▸ **Task statement**: Set the data below down again, exactly, with every picture left out.

Stored data

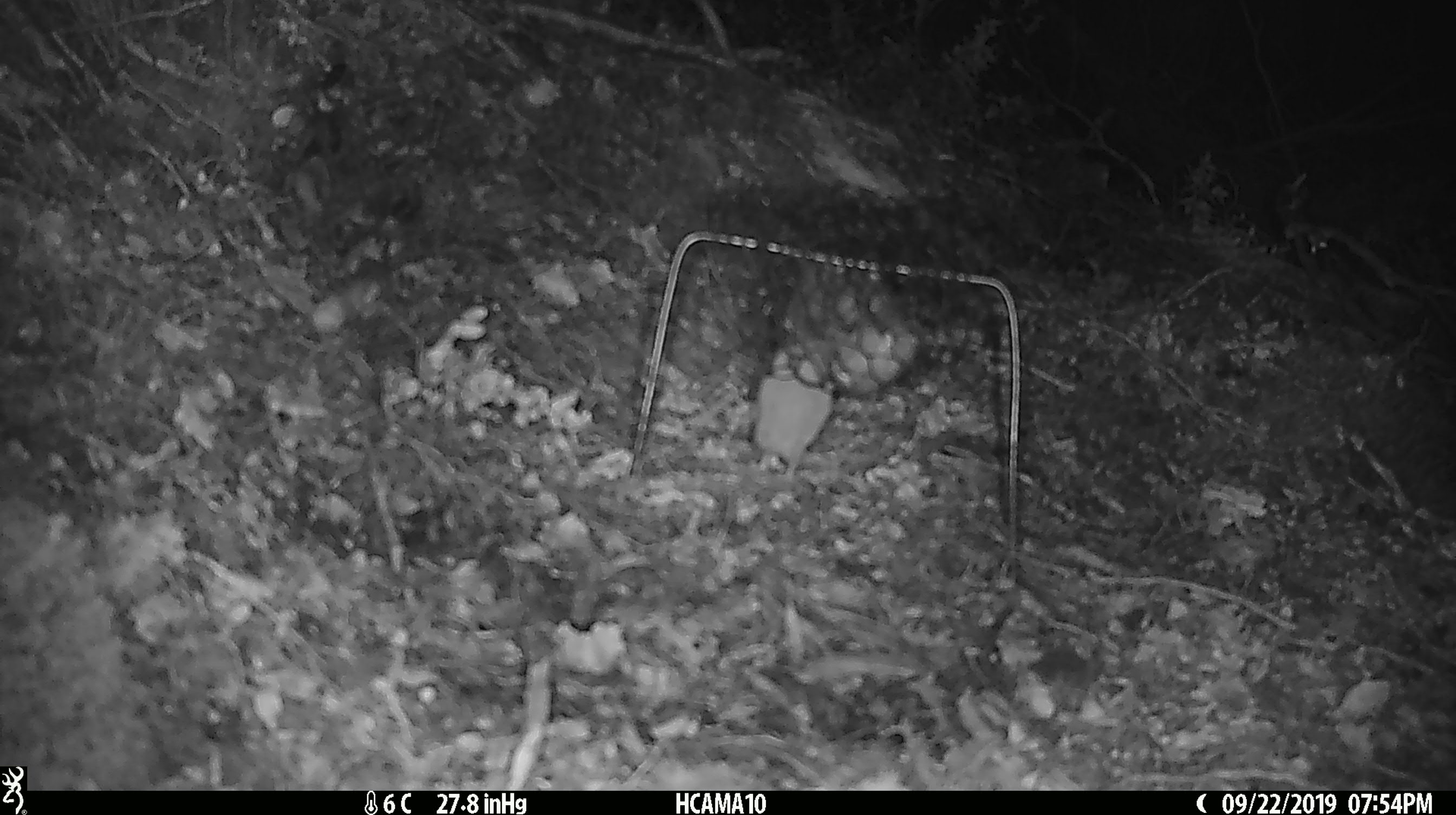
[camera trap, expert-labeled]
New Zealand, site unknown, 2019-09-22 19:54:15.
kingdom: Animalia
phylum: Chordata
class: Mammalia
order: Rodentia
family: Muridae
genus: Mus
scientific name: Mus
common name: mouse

▸ **Answer to this task**:
[camera trap, expert-labeled]
New Zealand, site unknown, 2019-09-22 19:54:15.
kingdom: Animalia
phylum: Chordata
class: Mammalia
order: Rodentia
family: Muridae
genus: Mus
scientific name: Mus
common name: mouse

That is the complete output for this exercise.